Glasgow Cluster YPF Install
YPF generates and maintains the infrastruture to install a machine via PXE boot, which then starts a Scientific Linux kickstart install.
The kickstart install does only very basic machine configuration, installing a basic RPM set with updates. When the machine reboots it signals this fact to the master server, requesting its secrets (ssh keys, etc.). Then cfengine starts and finalises the machine's configuration.
(The advantage of concentrating the install complexity in cfengine is that ssh has now started and the machine can be logged into to sort any problems. A stalled kickstart is much more difficult to recover from.)
If this is a new node to the cluster then it needs to be added to the YPF database and various cluster configuration files regenerated, see Glasgow Cluster YPF Adding A New Host.
You will also need to generate the IP configuration that drops into /etc/sysconfig/network-scripts/ifcfg-ethN using the mkifcfg and mkskel pages.

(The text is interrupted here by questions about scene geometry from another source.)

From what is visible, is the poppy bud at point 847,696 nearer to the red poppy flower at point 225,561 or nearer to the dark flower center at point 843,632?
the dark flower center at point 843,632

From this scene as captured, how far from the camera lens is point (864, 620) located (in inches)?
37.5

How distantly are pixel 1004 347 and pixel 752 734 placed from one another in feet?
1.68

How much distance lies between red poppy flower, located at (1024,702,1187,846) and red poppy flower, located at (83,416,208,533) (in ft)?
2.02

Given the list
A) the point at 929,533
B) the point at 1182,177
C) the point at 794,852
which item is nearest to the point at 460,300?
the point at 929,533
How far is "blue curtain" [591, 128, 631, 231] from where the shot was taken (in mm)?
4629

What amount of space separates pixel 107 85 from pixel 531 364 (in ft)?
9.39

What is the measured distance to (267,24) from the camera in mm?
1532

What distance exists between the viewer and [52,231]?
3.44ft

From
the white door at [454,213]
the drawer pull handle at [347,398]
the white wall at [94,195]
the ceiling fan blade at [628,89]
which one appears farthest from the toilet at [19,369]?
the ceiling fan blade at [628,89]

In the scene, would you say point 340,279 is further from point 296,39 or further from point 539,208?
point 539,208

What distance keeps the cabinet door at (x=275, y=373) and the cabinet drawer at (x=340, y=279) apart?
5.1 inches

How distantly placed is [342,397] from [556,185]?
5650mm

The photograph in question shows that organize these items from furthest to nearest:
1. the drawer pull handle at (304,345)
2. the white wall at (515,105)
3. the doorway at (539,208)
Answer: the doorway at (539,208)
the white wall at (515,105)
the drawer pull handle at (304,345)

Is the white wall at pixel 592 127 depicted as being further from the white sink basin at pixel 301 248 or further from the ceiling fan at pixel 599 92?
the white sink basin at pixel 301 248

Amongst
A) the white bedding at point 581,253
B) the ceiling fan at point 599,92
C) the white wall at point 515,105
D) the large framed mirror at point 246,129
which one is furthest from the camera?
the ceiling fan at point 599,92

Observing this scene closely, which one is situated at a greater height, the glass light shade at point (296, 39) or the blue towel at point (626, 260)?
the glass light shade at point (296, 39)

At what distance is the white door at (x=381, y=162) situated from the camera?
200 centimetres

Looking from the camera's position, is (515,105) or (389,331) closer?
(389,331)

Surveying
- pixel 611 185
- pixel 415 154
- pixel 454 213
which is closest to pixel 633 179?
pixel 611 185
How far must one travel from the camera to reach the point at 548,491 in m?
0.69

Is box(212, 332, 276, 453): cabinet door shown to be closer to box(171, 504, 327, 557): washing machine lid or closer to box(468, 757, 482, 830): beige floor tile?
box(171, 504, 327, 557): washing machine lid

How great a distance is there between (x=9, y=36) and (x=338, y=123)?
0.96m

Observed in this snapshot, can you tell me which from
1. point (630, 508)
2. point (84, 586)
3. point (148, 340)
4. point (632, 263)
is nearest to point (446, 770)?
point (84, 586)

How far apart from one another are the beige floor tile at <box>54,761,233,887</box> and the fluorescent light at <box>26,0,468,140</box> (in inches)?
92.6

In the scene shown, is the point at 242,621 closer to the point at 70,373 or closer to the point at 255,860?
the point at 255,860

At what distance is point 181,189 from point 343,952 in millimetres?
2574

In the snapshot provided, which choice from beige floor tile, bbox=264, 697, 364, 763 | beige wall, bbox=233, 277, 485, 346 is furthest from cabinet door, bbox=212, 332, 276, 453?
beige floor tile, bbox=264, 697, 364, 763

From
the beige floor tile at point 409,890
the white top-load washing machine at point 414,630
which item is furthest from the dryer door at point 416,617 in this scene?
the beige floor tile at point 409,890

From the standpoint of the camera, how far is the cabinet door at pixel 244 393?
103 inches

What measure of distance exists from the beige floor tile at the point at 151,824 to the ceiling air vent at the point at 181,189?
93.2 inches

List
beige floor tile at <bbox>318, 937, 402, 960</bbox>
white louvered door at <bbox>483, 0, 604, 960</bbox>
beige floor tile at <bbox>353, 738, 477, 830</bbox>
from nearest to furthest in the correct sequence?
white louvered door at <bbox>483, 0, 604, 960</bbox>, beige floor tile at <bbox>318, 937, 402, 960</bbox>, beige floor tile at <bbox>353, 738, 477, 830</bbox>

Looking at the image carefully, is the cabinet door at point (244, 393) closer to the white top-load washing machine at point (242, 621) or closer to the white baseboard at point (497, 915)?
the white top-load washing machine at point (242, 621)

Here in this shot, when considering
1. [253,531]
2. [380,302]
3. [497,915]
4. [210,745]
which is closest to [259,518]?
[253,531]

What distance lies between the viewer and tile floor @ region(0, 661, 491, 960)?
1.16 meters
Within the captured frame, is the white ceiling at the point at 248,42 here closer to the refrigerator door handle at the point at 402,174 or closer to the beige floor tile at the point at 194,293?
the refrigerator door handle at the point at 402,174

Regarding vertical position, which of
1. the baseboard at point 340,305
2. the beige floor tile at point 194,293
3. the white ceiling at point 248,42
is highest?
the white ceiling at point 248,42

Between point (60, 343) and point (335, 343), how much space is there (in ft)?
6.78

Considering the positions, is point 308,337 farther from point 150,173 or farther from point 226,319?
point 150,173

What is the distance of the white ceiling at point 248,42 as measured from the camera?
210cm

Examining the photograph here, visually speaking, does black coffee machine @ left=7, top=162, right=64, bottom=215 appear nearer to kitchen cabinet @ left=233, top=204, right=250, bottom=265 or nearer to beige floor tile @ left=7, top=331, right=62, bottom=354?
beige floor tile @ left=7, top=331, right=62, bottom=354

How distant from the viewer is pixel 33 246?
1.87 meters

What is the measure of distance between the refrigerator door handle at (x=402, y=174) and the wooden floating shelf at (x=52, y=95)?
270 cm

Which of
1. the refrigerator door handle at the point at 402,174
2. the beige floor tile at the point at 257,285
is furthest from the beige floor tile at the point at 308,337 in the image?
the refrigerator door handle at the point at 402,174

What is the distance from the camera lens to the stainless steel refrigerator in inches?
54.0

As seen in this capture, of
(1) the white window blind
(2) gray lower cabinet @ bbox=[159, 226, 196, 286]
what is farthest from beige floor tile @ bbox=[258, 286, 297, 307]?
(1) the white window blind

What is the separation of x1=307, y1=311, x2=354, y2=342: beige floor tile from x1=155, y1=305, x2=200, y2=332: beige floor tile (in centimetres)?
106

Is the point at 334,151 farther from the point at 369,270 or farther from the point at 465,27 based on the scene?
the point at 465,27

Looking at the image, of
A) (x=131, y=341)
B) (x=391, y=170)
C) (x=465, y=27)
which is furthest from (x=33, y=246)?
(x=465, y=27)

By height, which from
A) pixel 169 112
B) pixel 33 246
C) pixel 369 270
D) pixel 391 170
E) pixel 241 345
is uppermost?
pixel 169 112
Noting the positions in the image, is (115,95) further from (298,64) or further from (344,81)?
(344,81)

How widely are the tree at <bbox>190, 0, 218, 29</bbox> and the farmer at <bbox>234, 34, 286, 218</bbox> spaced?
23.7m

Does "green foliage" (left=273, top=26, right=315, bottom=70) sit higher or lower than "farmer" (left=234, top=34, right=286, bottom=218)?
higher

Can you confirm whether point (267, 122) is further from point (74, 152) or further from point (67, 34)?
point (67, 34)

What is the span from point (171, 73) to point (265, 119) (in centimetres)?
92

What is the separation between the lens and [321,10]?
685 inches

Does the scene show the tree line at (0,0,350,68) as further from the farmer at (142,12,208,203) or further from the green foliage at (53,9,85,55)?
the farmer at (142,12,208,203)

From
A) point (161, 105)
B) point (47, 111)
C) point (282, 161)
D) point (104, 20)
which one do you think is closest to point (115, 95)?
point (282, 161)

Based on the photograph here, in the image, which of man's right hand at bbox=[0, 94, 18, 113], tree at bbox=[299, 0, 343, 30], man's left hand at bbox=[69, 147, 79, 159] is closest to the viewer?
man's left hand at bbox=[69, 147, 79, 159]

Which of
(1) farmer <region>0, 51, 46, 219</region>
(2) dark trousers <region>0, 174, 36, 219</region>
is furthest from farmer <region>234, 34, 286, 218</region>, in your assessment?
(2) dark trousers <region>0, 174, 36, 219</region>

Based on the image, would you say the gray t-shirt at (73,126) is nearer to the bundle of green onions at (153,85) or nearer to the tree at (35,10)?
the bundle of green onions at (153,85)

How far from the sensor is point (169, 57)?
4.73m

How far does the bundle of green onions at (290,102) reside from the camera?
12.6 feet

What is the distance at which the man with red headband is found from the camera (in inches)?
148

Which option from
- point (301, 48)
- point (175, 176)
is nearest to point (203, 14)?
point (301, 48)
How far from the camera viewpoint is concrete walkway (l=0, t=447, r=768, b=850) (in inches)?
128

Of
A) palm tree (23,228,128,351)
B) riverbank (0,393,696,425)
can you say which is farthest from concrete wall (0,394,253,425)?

- Use the setboot utility to set the correct PXE boot for the host, e.g., sl-4x-x86_64-eth0-ks
- Note the coded boot image here: Scientific Linux (sl), version 4x, architecture x86_64, install over eth0, with kickstart (ks).
- For a list of boot images see the /usr/local/ypf/tftp/pxelinux.cfg directory.
- Note that the tftp server does follow soft links, so the kernel and inidrd images in /usr/local/ypf/tftp are links to the /mirror area. (see Glasgow Mirrors)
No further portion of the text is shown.